● Task item
Take the data below and copy exactly the lines starting at the one with "С утра пораньше - спозаранку!" and finishing at the one with "- Expectations", both included.

************

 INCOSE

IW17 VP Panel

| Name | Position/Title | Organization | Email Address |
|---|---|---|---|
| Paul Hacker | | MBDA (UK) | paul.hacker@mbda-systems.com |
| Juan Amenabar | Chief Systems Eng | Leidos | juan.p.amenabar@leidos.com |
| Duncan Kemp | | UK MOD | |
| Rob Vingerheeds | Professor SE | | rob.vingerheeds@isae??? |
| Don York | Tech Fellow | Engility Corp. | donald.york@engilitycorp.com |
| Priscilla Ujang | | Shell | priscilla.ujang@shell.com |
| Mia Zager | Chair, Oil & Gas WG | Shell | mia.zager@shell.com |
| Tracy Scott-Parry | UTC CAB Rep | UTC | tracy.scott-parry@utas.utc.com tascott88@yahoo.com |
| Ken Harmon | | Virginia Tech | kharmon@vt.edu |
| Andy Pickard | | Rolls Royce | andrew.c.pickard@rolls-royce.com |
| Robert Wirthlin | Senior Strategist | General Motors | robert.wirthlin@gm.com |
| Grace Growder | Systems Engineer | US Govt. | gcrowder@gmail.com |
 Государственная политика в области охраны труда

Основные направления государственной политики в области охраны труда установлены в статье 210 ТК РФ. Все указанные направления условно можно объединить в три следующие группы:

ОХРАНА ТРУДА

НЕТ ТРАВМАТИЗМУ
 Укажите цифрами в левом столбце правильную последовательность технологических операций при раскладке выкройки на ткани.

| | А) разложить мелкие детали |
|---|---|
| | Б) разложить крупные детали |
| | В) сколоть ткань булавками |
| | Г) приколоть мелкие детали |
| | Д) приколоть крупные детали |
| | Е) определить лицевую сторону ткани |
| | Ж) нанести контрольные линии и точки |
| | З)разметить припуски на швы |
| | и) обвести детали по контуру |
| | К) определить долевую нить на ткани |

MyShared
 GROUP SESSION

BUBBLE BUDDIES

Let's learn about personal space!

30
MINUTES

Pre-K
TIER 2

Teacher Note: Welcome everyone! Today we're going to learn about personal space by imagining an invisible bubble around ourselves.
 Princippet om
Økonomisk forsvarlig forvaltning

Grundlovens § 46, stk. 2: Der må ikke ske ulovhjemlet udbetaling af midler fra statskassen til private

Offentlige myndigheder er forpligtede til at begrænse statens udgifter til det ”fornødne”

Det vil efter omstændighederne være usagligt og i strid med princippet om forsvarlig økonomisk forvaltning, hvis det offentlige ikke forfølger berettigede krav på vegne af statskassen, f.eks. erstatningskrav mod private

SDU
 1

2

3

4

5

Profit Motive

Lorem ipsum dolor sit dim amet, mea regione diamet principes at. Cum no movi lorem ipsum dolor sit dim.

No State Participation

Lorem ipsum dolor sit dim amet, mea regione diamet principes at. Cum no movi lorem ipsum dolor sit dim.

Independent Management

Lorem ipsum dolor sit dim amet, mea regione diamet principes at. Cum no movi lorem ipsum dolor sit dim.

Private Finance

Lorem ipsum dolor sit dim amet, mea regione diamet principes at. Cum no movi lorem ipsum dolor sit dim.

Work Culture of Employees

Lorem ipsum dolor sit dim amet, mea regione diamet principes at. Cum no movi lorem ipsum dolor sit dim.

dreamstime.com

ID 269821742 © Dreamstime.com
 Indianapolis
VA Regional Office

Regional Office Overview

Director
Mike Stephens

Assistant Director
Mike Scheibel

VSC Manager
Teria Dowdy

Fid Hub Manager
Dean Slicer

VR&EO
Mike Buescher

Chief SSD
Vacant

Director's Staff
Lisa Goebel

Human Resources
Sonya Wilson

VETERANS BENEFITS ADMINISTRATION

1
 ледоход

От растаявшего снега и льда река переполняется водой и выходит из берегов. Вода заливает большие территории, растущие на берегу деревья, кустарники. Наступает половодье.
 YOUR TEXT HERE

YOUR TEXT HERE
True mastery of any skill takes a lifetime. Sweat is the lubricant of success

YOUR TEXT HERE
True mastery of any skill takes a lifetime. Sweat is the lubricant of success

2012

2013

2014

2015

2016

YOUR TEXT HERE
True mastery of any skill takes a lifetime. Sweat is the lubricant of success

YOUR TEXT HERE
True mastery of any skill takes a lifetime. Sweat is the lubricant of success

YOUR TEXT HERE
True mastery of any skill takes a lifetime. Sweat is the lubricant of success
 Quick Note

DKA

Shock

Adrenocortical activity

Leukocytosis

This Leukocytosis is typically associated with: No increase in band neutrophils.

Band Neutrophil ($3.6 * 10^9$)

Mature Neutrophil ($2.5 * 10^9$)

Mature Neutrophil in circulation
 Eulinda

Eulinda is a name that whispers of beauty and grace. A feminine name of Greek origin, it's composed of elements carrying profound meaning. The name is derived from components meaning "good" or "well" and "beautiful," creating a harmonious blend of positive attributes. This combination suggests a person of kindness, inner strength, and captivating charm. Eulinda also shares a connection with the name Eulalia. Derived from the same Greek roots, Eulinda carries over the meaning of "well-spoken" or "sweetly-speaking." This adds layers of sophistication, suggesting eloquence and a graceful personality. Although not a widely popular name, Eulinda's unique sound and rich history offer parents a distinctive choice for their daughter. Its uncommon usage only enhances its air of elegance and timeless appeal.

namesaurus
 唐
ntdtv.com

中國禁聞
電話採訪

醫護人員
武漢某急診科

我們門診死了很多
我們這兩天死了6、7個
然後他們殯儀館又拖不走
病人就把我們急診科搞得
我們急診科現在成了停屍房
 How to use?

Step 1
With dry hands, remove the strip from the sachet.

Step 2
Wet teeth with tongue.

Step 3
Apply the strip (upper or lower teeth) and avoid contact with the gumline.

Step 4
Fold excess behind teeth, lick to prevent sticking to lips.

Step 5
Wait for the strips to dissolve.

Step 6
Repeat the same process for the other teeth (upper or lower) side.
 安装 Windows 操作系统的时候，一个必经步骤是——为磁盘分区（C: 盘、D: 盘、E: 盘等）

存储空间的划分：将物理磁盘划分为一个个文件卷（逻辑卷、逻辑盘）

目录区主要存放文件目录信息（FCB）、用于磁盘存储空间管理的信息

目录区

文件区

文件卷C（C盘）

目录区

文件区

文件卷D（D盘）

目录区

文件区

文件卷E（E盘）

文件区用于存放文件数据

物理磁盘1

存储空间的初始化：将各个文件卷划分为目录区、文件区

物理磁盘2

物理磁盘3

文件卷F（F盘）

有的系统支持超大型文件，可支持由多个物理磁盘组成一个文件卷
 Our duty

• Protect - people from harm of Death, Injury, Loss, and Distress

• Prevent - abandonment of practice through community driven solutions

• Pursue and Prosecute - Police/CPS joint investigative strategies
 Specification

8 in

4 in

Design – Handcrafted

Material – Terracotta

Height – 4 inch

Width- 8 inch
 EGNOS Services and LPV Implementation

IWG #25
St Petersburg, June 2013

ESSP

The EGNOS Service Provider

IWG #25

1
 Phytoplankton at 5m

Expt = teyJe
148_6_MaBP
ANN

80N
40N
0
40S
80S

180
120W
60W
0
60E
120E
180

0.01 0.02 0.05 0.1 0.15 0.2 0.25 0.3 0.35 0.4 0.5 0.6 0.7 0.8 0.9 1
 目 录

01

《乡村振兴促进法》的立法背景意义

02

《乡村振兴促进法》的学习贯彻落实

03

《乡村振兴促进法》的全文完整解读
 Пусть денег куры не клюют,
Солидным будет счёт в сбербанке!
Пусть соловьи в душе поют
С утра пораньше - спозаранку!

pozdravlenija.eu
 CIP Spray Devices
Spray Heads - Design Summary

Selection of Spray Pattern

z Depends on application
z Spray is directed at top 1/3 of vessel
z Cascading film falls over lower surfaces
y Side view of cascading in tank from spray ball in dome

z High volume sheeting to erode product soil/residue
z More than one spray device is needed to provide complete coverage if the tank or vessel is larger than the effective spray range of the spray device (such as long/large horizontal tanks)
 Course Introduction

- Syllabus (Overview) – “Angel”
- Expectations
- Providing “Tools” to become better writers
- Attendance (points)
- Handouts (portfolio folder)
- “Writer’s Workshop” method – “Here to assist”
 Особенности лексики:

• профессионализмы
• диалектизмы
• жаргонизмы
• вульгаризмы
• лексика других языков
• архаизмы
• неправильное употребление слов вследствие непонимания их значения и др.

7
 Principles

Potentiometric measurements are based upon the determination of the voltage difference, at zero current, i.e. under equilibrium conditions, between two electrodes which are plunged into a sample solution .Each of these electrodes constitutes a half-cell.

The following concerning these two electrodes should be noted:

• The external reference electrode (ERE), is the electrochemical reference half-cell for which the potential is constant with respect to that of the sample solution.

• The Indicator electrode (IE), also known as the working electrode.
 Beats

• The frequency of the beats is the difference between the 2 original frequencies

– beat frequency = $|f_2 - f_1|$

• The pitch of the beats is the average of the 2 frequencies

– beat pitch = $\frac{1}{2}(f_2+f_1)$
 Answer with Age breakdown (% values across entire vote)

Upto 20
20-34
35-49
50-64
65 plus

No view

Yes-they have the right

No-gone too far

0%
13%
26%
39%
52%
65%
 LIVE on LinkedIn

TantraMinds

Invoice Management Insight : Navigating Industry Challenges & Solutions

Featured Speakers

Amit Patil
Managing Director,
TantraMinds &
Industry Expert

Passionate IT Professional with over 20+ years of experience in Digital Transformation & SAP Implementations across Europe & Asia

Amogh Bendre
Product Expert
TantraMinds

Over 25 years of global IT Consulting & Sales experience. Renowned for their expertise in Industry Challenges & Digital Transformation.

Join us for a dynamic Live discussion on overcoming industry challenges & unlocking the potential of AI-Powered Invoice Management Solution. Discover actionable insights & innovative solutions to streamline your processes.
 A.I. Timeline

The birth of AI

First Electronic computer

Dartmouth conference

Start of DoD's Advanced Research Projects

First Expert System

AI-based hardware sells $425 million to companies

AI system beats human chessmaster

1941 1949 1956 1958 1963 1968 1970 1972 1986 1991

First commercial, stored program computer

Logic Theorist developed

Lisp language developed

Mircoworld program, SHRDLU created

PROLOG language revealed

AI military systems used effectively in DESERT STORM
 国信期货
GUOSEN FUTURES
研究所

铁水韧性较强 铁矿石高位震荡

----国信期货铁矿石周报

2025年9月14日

************

● Response to the task
С утра пораньше - спозаранку!

pozdravlenija.eu
 CIP Spray Devices
Spray Heads - Design Summary

Selection of Spray Pattern

z Depends on application
z Spray is directed at top 1/3 of vessel
z Cascading film falls over lower surfaces
y Side view of cascading in tank from spray ball in dome

z High volume sheeting to erode product soil/residue
z More than one spray device is needed to provide complete coverage if the tank or vessel is larger than the effective spray range of the spray device (such as long/large horizontal tanks)
 Course Introduction

- Syllabus (Overview) – “Angel”
- Expectations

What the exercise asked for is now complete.